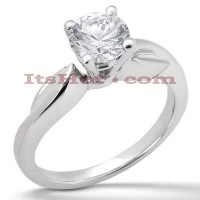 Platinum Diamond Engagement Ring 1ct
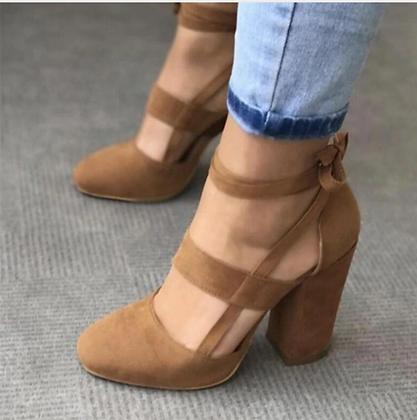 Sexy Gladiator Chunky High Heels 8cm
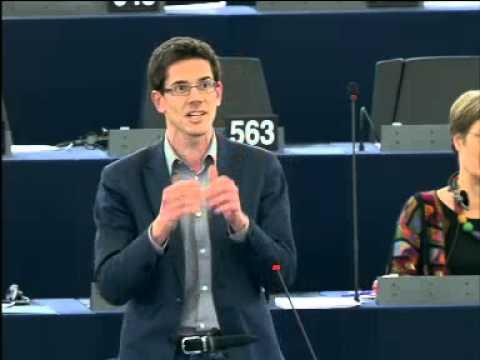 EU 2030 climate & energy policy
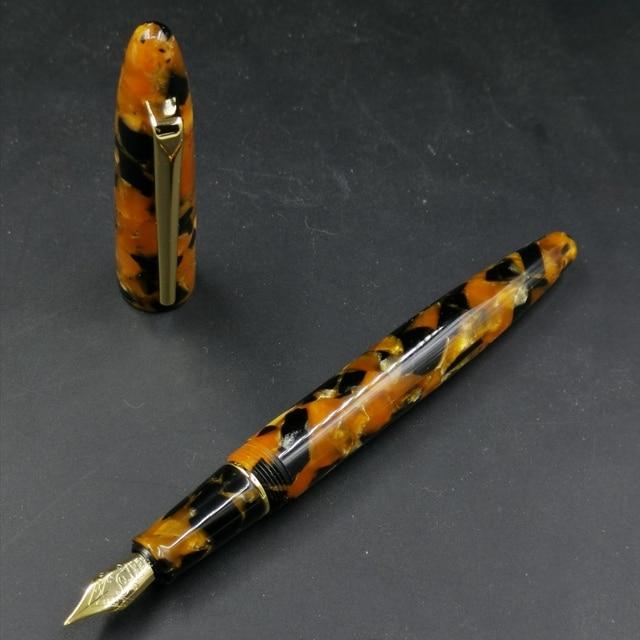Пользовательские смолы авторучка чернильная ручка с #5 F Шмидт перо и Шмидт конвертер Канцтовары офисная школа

What you have to do: The data above are to be repeated word for word, with any pictures left out.

Response area:
 Platinum Diamond Engagement Ring 1ct
 Sexy Gladiator Chunky High Heels 8cm
 EU 2030 climate & energy policy
Пользовательские смолы авторучка чернильная ручка с #5 F Шмидт перо и Шмидт конвертер Канцтовары офисная школа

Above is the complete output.